Anthony LaPolla tried a more traditional route with the DrillBrush Power Scrubber, which attaches to a cordless drill and can be used to scrub everything from car tires to carpets. He invented the scrubber to use in his carwash, soon made the rounds of car shows and sold the product on eBay. Those methods “worked very well to gather buyer response [but] weren’t reaching distributors,” he says.

After a stint on YakAboutIt, LaPolla found that his own website sales increased. “I think it really makes a difference in attracting the attention of the big buyers,” he says. “Independent inventors face an uphill battle. Since my feature date, I have fielded potential licensing and sales opportunities. I’m excited to see where these contacts lead.”

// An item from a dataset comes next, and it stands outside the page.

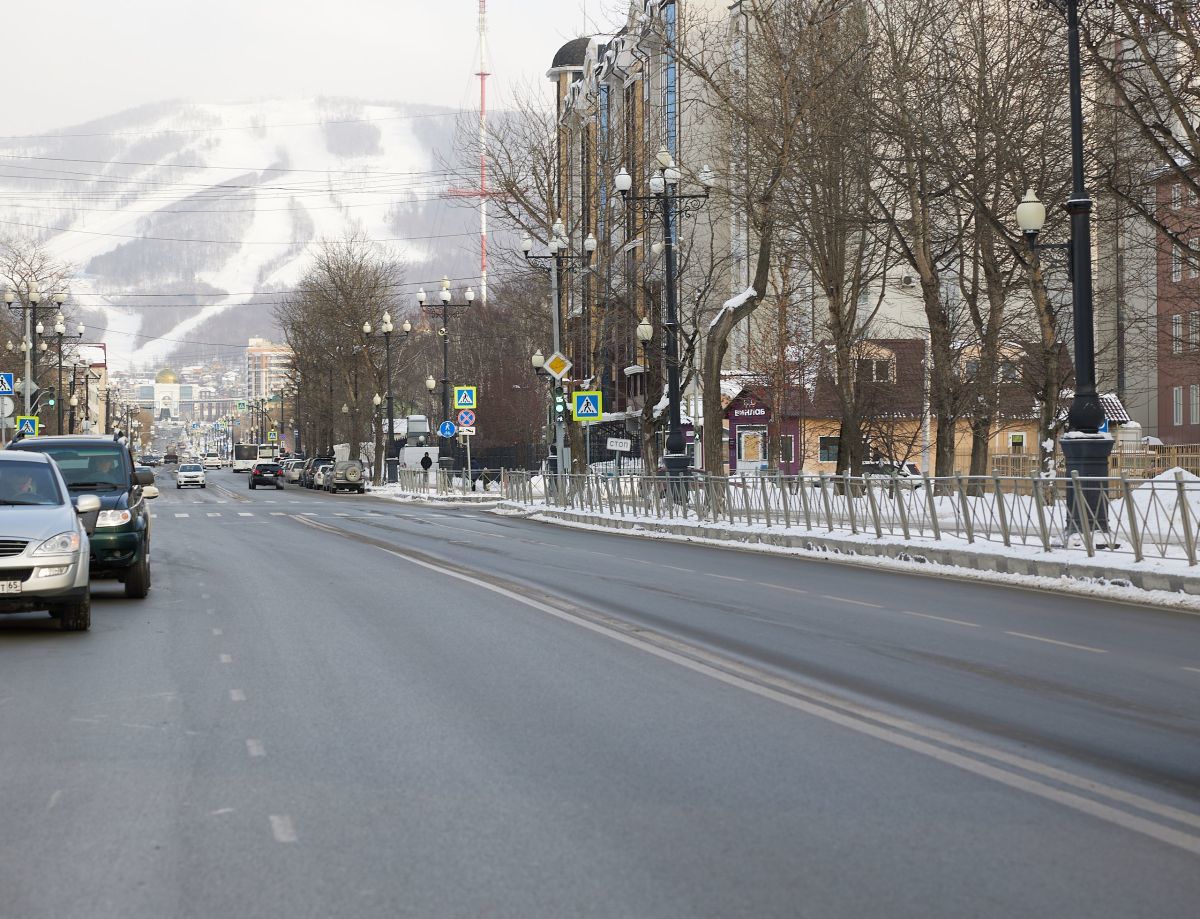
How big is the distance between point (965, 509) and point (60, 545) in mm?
13638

YakAboutIt doesn’t charge inventors to feature the products, nor does it take any “cut” from future success. It relies solely on its own sales of the product.

“I don’t want to say that we’re not-for-profit, because we are,” Gawronski says. “But there is a deeper point to YakAboutIt — to really be that place that cannot just get these inventions noticed, but be a long-term place where people come to find new products.”